Los mejores, me divertí tanto... Fue fantástico trabajar con Carlos Ponce [Manuel] y Maritza Rodríguez [Chivis]. Las que hacen de mis nietas [Thali García y Marcela Guiraldo] todavía me llaman abu. Lo pasamos bien porque hubo respeto y alegría.

Lo destacas como si fuera raro...

Los protagonitas, que marcan el ritmo de la novela, no siempre llegan de buen humor y con ganas de seguir el guión. A veces no se respetan y eso puede hacer que los demás también se tomen licencias... Pero en este caso, todos fuimos compañeros en el amplio sentido de la palabra.

¿Quizá imponga compartir elenco con alguien con tu trayectoria?

Carlos le dijo a mi marido [Arnaldo Pipke] en las grabaciones: “La maestra nos hace ir en fila”. Pero yo solo hago mi trabajo (risas).

¿No te sientes rara recibiendo órdenes cuando tú también las das?

¡Benditos directores! No hay actor que no los necesite, no importa la edad que tenga. Lo peor que le puede ocurrir a un artista con más de sesenta años como yo y cuarenta y tantos de profesión es pensar que ya lo sabe todo. Eso es falso. A mí Luis Manzo me ayudó mucho.

¿De qué modo?

Me dijo que Trini era como una niña, que no podía ser más adulta porque sino el público la odiaría por las barbaridades que hace. Creo que es de mis personajes estrella, uno de los más divertidos.

¿Si encarnas a un personaje alegre te notas también tú más feliz?

Siempre estoy de buen humor, en eso nos parecemos mi marido y yo, que se despierta cantando y gastando bromas. Y menos mal porque estamos todo el día juntos. Trabajamos en la escuela y compartimos proyectos, tenemos tres películas por estrenar: Ley primera, Volar y Perros.

¿Siempre quisiste dar clases?

No, soñaba con ser actriz, pero fui madre soltera, tuve una hija muy joven [la actriz Ana Carolina Valsagna] y había que darle de comer. Cuando me ofrecieron dar clases de expresión corporal gracias a mi preparación en ballet clásico no lo dudé, porque durante quince años no cobré por ninguno de mis personajes.

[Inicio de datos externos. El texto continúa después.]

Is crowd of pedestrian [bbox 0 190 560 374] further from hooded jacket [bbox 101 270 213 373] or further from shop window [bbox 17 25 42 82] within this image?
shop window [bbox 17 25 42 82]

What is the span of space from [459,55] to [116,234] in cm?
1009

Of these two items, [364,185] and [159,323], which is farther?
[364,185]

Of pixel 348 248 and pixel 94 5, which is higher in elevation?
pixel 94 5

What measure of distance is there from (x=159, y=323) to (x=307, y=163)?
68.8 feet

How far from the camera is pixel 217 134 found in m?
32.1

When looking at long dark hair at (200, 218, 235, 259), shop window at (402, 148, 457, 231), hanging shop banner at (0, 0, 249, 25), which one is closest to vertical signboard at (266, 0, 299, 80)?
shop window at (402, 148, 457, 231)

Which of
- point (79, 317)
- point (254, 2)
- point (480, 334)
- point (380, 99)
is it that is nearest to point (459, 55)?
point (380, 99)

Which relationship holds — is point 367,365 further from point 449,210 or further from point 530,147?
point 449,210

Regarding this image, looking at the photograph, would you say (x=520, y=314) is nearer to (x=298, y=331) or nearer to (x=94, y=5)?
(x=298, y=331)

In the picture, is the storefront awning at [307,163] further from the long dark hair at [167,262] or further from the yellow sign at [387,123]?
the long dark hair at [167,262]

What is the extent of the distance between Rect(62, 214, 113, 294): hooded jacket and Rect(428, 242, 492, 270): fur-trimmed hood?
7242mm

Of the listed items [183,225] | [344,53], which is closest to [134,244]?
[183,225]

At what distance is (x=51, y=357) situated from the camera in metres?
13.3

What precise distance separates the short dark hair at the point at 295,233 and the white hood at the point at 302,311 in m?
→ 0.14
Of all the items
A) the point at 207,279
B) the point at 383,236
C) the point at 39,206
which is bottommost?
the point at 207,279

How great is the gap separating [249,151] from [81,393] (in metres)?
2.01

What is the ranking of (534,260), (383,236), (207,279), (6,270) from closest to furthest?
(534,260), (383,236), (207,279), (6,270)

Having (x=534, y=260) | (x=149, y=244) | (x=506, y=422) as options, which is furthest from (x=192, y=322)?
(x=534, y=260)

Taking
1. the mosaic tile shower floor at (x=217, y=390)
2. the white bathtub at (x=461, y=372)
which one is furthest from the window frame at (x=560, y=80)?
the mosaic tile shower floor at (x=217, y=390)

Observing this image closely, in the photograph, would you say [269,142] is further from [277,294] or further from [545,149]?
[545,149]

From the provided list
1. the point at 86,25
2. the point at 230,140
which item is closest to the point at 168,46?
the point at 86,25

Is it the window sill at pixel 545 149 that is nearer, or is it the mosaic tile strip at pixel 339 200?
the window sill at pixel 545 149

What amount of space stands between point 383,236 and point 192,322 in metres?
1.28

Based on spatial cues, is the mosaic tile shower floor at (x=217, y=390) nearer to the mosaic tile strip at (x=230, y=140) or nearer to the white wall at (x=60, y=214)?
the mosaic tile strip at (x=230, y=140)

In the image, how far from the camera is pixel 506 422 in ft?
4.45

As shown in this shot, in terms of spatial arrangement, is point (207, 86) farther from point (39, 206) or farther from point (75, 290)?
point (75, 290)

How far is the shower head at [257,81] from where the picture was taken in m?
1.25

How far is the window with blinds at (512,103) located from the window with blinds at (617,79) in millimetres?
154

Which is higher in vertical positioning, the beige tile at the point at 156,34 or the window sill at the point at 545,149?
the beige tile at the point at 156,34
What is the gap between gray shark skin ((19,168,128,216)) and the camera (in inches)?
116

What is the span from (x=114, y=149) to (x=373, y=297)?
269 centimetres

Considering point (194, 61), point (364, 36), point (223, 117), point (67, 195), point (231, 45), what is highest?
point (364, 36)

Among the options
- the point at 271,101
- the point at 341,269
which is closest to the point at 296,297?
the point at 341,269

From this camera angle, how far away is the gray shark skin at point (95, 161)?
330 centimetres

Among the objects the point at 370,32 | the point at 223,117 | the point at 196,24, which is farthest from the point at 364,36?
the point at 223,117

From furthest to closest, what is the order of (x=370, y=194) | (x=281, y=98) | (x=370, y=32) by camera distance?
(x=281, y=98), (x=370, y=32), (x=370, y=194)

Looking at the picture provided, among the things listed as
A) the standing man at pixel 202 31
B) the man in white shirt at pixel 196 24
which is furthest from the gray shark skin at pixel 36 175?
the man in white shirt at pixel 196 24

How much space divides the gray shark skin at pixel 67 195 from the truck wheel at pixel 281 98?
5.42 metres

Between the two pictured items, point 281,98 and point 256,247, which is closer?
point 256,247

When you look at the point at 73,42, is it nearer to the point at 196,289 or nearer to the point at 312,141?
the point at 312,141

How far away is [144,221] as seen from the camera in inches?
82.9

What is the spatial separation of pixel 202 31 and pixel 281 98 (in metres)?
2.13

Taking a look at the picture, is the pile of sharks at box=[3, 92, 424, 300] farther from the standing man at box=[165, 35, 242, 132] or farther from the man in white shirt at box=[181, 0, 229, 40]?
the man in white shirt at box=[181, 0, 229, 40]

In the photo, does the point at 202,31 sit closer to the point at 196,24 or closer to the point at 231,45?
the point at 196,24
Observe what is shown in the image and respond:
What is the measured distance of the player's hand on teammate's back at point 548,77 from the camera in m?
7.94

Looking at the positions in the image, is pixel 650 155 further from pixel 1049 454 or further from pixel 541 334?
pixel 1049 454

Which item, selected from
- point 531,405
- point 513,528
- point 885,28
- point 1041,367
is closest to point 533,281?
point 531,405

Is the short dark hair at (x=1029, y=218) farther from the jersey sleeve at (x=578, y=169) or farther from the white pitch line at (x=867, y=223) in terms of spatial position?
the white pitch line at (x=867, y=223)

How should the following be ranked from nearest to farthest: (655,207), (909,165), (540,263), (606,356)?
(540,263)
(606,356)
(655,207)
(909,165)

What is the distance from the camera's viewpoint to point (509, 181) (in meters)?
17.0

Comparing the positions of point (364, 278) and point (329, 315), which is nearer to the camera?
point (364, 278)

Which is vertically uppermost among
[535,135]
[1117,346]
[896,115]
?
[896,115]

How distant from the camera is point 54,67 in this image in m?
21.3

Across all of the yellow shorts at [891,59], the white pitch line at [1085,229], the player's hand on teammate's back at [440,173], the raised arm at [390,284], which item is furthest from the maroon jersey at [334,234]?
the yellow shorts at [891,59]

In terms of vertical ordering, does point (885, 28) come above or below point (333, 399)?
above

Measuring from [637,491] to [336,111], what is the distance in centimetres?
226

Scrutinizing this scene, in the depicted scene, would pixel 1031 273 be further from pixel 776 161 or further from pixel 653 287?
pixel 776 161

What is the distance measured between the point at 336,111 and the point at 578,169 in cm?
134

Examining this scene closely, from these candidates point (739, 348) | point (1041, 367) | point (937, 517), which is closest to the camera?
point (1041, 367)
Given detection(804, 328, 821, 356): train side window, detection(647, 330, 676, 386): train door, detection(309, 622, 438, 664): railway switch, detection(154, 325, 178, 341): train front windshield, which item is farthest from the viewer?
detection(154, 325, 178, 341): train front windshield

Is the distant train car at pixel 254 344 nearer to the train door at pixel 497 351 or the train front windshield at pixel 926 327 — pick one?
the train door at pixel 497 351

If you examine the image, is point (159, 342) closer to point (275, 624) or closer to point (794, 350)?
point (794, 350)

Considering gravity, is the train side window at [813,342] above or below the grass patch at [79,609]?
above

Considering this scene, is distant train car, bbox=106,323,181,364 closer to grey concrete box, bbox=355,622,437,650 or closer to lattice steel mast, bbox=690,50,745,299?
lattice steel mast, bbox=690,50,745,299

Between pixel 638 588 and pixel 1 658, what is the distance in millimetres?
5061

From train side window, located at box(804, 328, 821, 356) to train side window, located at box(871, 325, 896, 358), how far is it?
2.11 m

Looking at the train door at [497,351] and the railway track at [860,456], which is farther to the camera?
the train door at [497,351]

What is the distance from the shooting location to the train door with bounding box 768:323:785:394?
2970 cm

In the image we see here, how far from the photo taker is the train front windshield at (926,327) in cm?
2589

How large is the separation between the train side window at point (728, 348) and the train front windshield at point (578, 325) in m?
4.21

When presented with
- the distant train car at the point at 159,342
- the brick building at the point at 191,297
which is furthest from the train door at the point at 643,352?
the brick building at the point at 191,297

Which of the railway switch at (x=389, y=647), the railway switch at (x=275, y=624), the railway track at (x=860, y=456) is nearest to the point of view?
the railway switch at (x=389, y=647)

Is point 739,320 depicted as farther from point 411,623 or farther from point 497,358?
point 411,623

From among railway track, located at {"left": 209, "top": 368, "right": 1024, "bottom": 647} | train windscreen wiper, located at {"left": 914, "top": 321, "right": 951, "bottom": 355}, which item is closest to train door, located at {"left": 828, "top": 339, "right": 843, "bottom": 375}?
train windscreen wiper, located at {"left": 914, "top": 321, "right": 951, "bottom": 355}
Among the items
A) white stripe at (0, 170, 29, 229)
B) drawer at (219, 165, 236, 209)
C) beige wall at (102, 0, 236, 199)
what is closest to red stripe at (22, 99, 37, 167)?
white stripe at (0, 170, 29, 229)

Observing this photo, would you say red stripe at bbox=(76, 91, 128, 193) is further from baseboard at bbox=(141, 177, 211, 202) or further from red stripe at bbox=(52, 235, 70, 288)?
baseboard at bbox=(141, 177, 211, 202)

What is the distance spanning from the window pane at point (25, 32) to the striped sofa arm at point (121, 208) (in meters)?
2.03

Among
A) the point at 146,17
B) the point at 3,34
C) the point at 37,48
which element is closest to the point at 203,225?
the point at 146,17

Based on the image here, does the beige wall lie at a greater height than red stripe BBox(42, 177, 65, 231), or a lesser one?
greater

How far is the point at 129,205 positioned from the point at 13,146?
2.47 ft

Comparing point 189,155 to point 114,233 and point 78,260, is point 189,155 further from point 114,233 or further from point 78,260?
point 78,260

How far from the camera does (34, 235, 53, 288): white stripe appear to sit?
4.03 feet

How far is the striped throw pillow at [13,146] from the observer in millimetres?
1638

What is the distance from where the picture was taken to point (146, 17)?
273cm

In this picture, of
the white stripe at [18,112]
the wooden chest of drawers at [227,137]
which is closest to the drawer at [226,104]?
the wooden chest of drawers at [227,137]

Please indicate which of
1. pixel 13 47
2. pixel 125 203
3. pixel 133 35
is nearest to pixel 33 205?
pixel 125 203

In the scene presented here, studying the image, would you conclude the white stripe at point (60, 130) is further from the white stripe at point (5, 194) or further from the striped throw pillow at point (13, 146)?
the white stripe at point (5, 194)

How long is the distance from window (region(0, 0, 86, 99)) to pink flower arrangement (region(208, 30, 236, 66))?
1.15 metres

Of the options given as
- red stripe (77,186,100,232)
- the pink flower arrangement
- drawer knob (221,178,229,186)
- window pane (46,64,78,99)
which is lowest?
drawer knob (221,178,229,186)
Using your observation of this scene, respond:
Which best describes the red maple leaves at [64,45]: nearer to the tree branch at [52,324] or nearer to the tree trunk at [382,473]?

¿Qué otros trabajos has hecho?

Vendí libros, trabajé en un hospital, en una guardería, en un salón de belleza... Pero seguí con la actuación y como no me pagaban no podían echarme. Nunca me planteé si valía o no.

¿Te gusta echar la vista atrás?

Solo para reír. No sirve de nada vivir de las glorias pasadas ni los sufrimientos. Mi responsabilidad es hacer bien el trabajo hoy.

¿Qué son las novelas para alguien que ha trabajado en Hollywood?

Muchos las consideran un género menor, pero a mí me encantan porque te permiten llegar de una manera noble a todo el mundo. Y como espectadora, si son buenas me atrapan enseguida.

Llevas más de una década en Miami. ¿Por qué dejaste México?

Me fui de Toluca porque no encajaba en aquel pueblo lleno de prejuicios. Los Barraza, que eran una familia de postín, fueron muy duros conmigo cuando me quedé embarazada. No quisieron saber nada de mí. Pero uno debe reconciliarse con sus orígenes para poder seguir adelante y eso hice cuando cumplí 50 años. Al regresar me di cuenta de que aquello había cmabiado, ¡tengo hasta una calle!

¿Fuiste directamente a Estados Unidos?

Viví primero en Chihuahua, una ciudad fronteriza, durante siete años. Estaba feliz porque allí los mexicanos son abiertos y francos. Después fui a Argentina, donde conocí a mi marido y nos instalamos en Miami.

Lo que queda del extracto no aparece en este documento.